Donc voilà, y’a deux mois environ j’étais tranquillement en train de profiter du soleil et du bruit des abeilles quand ont débarqué de drôles d’oiseaux. Sapés différemment de mon agriculteur ou des écolos que j’vois d’habitude. Mais bon après tout ça change, c’est rigolo. Ils ont garé leurs voitures, leurs camions et ils ont commencé à installer des gros trucs noirs, ça s’appelle des caissons de basse si j’ai bien compris. Et d’un coup je suis passé du silence et du bruit des abeilles aux chants de ces oiseaux : la techno. Ils ont commencé à danser et ne se sont arrêtés qu’au petit matin. On a fait la fête toute la nuit et c’est comme ça que j’ai appris à les connaître. Je les observais taper du pied me laissant moi aussi porter par les vibrations de cette musique. Ils sont super cool ! Si, si je vous assure ! Ils sont solidaires, respectueux et plutôt joyeux. Moi ça m’change ! Mon agri il est pas toujours fun… D’ailleurs quand il a vu mon état après le passage des teufeurs il était en colère… Forcément après une nuit de fête je vous le cache pas j’avais une petite gueule de bois. Mais bon c’est pas comme si c’était tous les jours, faut relativiser. Chez vous, ça s’arrange à coup de doliprane et de badoit, chez moi il faut un peu de temps, de la pluie et du soleil, chacun son remède !

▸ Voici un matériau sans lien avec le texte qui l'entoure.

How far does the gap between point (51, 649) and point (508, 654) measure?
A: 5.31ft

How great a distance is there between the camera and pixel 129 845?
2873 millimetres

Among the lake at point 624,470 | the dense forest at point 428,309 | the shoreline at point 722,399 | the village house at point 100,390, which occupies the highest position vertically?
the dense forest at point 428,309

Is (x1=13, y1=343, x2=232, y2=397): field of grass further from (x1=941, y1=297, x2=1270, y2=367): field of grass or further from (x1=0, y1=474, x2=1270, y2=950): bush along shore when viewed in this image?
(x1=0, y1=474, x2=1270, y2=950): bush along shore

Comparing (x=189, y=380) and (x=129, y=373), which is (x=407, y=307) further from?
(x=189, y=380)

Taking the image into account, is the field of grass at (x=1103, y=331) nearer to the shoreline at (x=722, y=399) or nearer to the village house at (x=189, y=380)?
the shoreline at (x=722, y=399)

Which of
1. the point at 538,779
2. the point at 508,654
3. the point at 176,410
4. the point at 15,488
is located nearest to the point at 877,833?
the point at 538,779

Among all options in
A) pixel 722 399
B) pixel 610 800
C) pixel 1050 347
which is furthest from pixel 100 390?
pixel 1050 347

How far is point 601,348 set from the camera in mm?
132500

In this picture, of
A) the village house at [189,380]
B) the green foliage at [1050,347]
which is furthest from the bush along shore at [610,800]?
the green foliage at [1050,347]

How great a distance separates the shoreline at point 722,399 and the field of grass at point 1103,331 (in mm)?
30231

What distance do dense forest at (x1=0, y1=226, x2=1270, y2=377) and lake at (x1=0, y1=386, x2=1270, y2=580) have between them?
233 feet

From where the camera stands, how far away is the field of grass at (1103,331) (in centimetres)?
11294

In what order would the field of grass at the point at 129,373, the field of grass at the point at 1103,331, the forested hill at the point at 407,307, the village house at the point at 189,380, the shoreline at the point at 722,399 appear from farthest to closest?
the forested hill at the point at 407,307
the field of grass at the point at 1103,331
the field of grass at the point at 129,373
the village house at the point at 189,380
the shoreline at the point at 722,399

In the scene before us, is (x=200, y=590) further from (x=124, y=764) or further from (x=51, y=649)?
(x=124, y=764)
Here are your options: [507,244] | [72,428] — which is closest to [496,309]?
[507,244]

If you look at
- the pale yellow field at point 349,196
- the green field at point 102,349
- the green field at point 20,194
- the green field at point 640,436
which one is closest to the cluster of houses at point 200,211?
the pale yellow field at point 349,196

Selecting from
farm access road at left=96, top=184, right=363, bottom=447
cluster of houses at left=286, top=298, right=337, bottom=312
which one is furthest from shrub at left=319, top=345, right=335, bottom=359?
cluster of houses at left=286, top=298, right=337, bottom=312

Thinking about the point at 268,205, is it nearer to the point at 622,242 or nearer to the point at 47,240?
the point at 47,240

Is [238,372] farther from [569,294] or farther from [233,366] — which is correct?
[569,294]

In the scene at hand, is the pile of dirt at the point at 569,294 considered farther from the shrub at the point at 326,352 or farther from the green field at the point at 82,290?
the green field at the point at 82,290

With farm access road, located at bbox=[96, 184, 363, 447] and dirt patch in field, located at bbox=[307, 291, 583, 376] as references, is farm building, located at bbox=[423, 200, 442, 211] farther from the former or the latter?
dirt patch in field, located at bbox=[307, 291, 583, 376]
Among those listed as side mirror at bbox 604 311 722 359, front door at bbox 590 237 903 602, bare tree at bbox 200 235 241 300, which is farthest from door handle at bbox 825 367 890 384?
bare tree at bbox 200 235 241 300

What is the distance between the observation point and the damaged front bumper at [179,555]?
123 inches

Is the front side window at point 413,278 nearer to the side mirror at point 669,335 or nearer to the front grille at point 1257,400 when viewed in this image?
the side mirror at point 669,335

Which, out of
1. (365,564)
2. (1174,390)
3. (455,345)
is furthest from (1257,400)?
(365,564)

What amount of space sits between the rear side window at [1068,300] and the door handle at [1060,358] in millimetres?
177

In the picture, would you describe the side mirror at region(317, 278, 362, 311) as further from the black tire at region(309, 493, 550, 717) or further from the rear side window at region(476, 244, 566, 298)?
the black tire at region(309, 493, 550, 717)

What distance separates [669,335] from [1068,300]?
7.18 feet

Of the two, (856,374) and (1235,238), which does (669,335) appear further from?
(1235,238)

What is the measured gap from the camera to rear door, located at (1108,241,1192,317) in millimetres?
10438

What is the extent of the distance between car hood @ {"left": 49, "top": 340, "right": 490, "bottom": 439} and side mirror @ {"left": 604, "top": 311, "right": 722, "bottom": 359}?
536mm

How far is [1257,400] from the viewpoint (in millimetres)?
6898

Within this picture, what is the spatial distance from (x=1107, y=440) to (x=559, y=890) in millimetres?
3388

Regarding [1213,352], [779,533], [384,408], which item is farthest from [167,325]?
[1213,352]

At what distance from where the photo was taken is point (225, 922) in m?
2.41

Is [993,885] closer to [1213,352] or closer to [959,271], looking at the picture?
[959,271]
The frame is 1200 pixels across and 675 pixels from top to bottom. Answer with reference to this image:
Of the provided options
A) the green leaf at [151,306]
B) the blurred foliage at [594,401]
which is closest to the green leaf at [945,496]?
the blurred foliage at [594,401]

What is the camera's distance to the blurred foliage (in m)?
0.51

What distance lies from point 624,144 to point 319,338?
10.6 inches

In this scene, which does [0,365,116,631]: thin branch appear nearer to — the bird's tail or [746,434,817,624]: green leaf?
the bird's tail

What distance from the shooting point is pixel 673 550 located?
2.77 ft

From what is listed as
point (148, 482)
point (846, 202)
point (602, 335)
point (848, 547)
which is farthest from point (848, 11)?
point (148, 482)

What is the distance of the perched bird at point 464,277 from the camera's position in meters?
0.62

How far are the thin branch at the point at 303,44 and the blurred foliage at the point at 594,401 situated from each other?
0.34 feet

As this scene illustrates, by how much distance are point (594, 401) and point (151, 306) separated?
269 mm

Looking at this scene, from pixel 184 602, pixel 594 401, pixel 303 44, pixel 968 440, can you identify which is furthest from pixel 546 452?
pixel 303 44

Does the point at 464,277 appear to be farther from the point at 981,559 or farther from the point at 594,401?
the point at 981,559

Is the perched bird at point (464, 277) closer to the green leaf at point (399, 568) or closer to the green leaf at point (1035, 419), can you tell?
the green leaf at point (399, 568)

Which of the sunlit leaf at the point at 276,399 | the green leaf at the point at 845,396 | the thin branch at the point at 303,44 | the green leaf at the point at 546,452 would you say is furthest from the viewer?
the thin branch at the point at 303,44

Toujours est-il qu’au petit matin on a vu les flics débarquer. Ni une ni deux ils ont pris les gros trucs noirs et la musique s’est arrêtée. Trop nuls quoi ! En plus ils ont chassé mes nouveaux potes sous prétexte que leur teuf était pas légale. En même temps c’est un peu le but des free party. D’après ce que j’ai compris c’est comme des mini technivals et c’est pas super bien vu dans votre société. Moi j’comprends pas pourquoi ! Faut laisser la jeunesse s’exprimer un peu. Et c’est pas parce que vous avez pas les mêmes codes qu’il faut les traiter de sauvages, de cinglés, de feignants et j’en passe. Puis en plus vous êtes tout l’temps en train de leur dire qu’il faut qu’ils décollent les yeux de leurs écrans et quand ils sortent au grand air vous les réprimez. Y’a pas une petite contradiction ?

Enfin tout ça pour dire que moi, ça m’dérange pas, bien au contraire ! C’était carrément cool ! Revenez quand vous voulez les copains. Continuez à danser, chanter, rêver. L’utopie et la fougue de la jeunesse feront un jour bouger les choses. Continuez à revendiquer un monde plus libre. Continuez à y croire. Peut-être trouverons-nous un monde plus beau à force d’espoir. Puis, soyez sympa avec vos vieux même s’ils ne vous comprennent pas toujours.
Quant à vous chers aïeux, tentez d’observer de plus près l’état des choses avant de porter un jugement hâtif. Virez moi ces œillères et venez faire un tour dans notre espoir, voyez comme notre monde est joli lorsqu’on sait le regarder.

Peace and love !
Jachère – 23 ans – Militante pour la réconciliation des jeunes fous et des vieux sages.